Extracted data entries
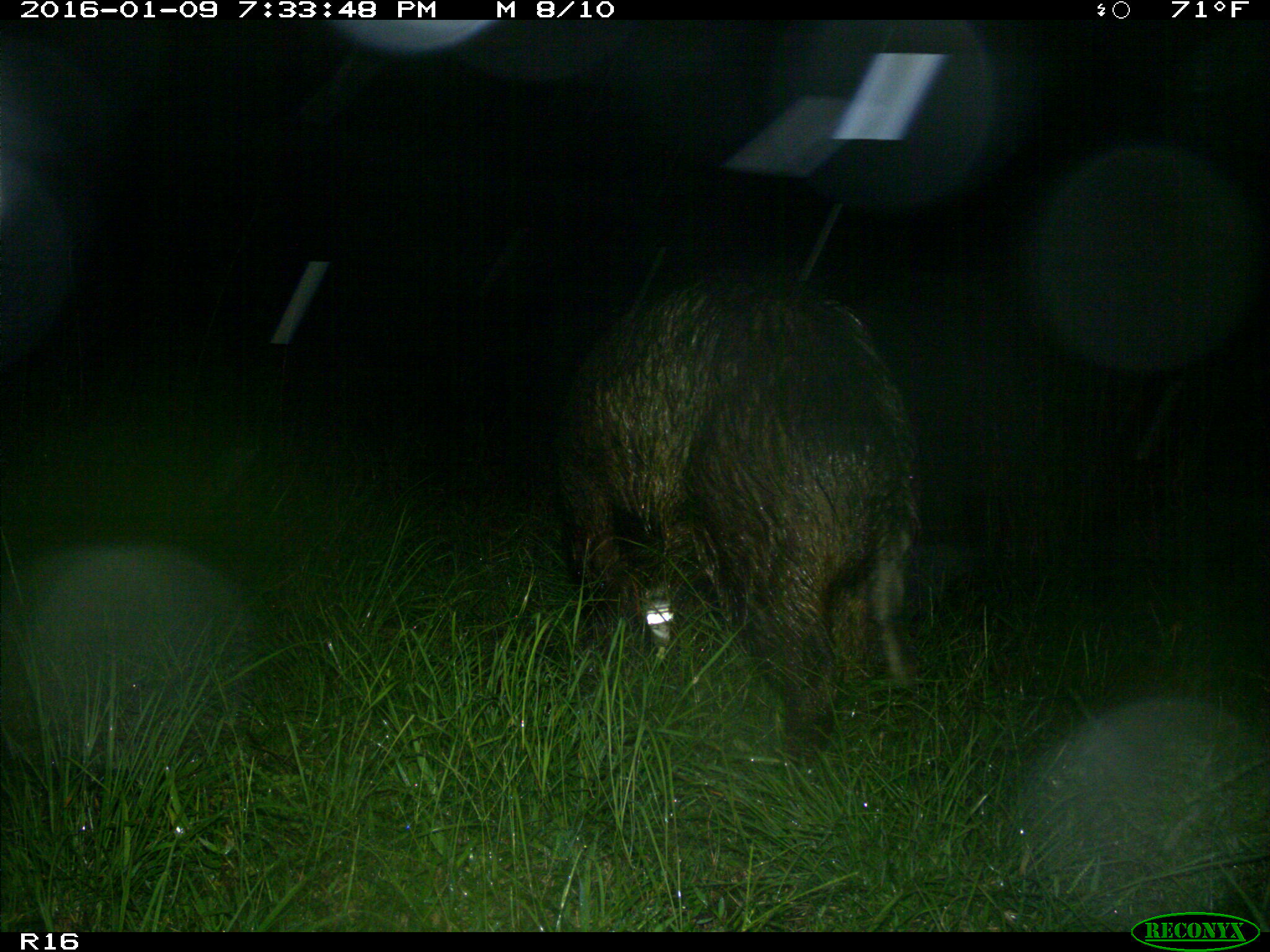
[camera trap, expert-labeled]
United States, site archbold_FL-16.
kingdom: Animalia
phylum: Chordata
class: Mammalia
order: Artiodactyla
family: Suidae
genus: Sus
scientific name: Sus scrofa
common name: wild boar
Sus scrofa (wild boar).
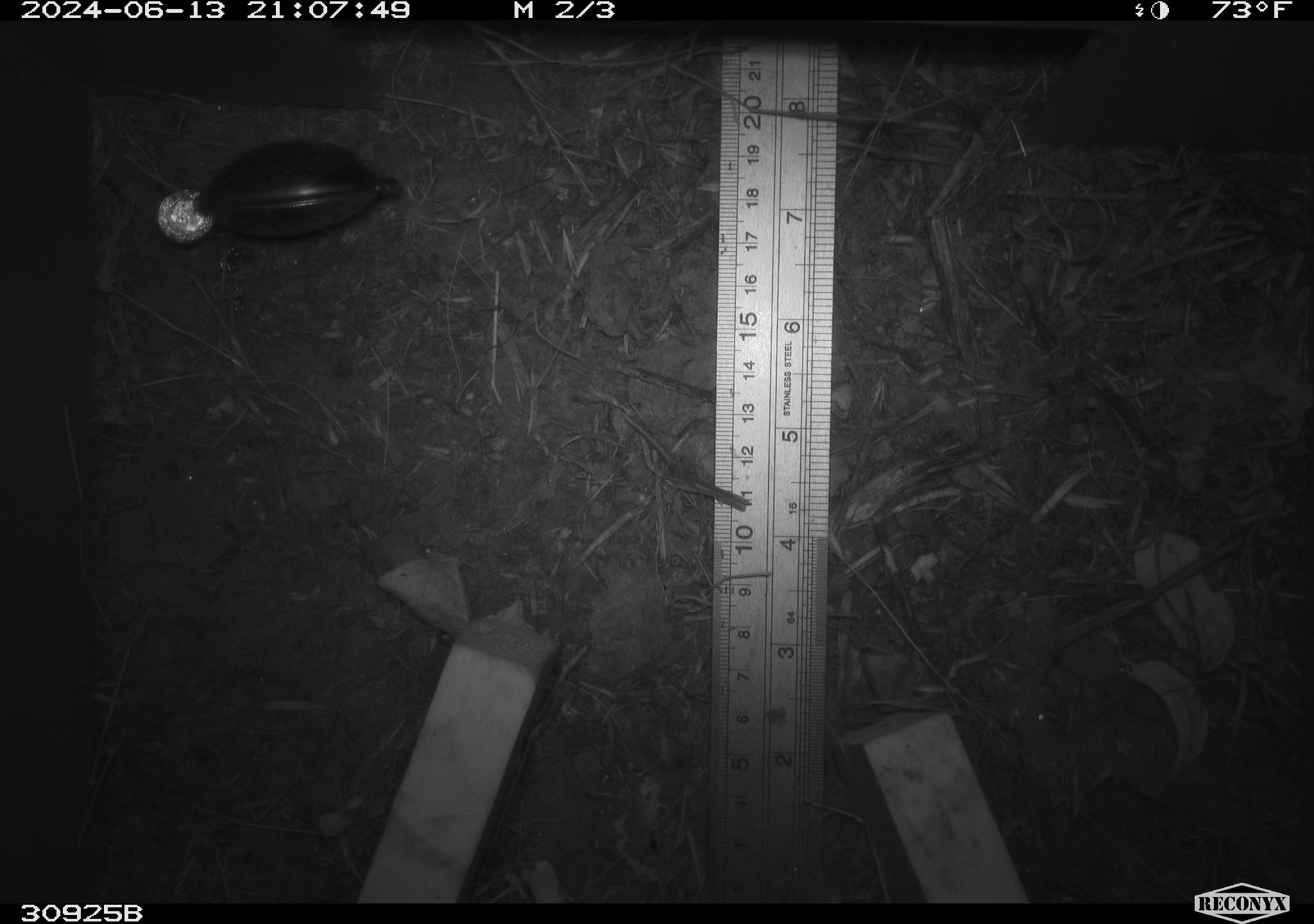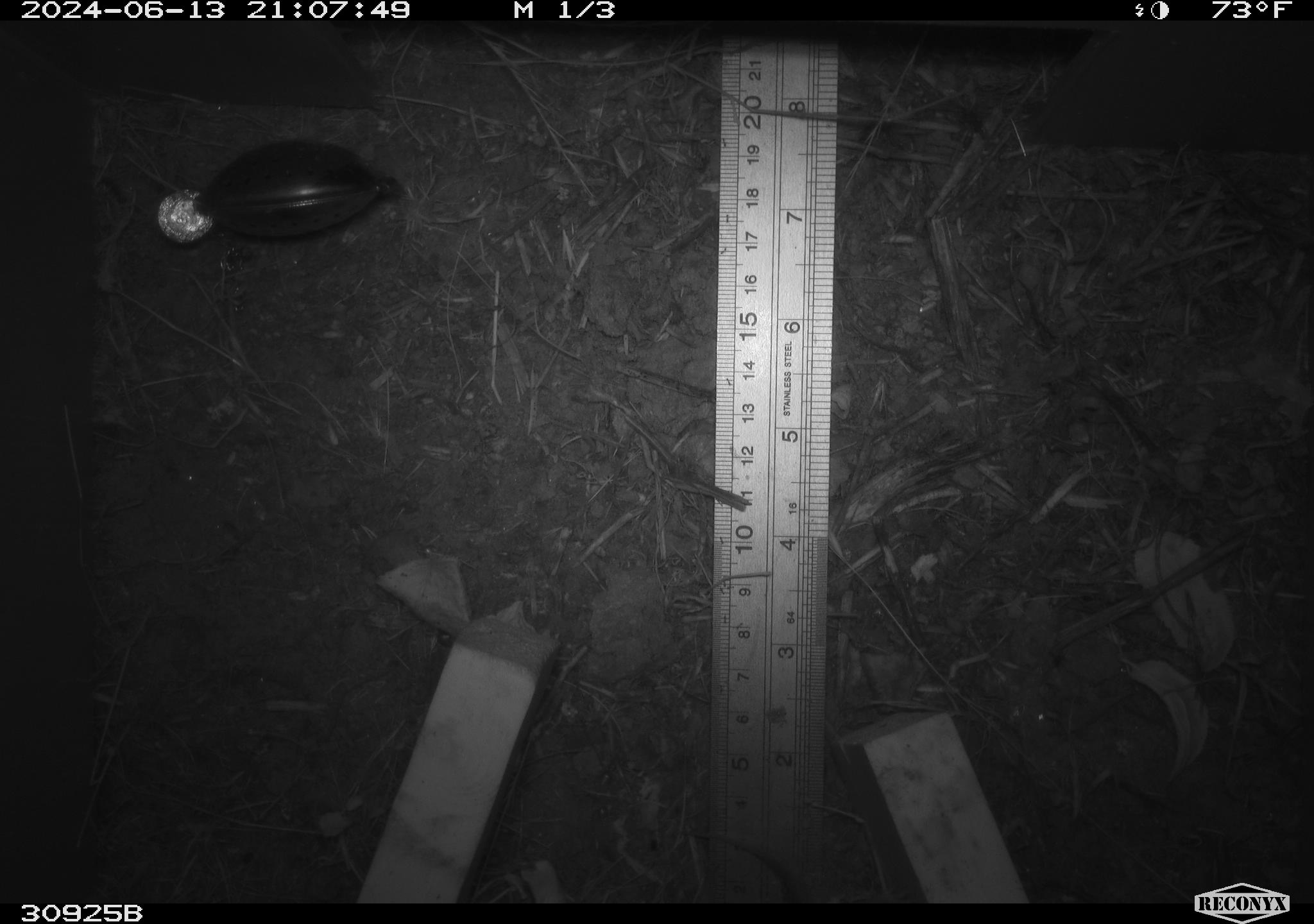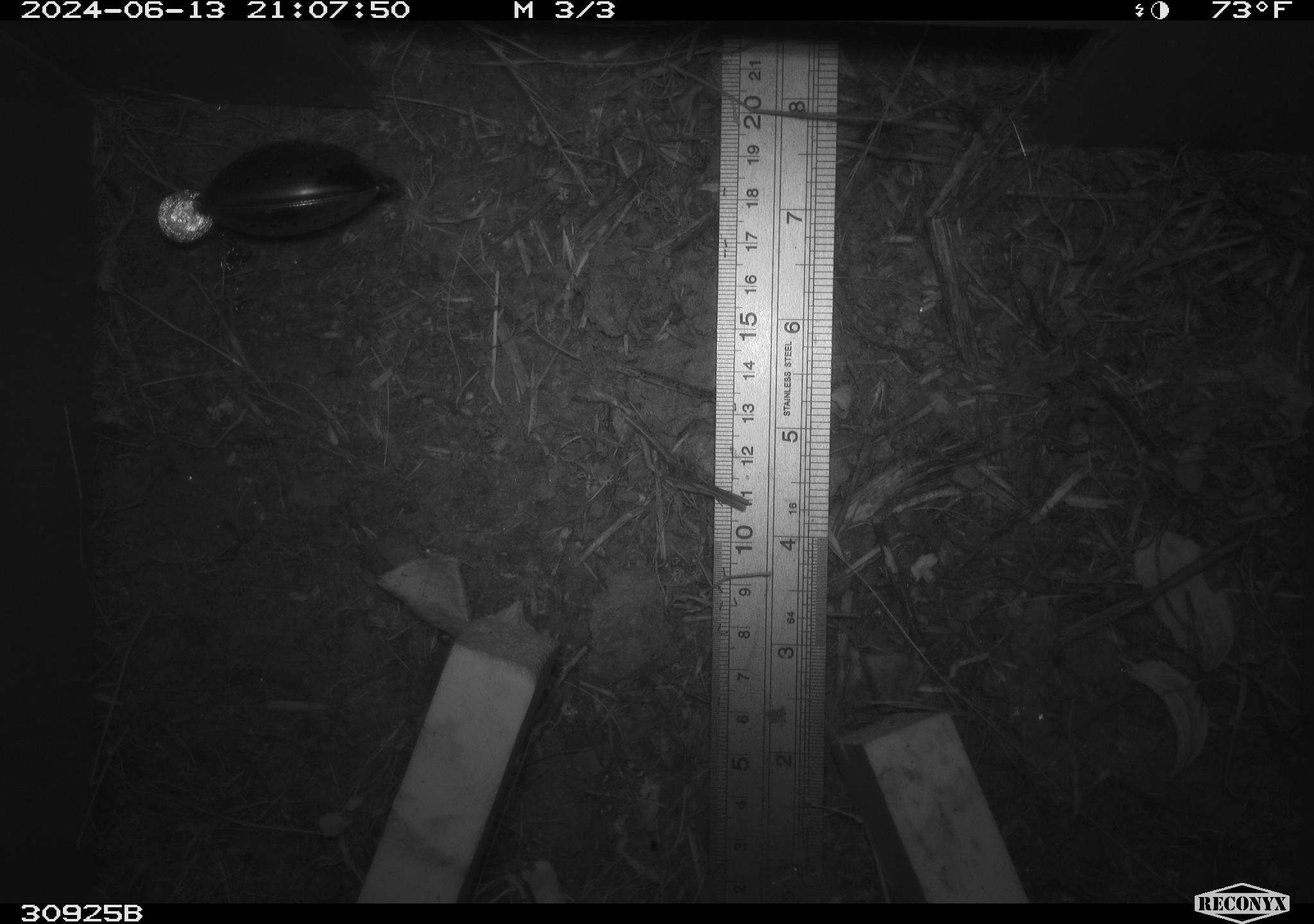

- [WHAT TO PRODUCE] Output the records above exactly, leaving out pictures.

- [SOLUTION FOR THIS EXERCISE]
[camera trap, expert-labeled]
United States, site archbold_FL-16.
kingdom: Animalia
phylum: Chordata
class: Mammalia
order: Artiodactyla
family: Suidae
genus: Sus
scientific name: Sus scrofa
common name: wild boar
Sus scrofa (wild boar).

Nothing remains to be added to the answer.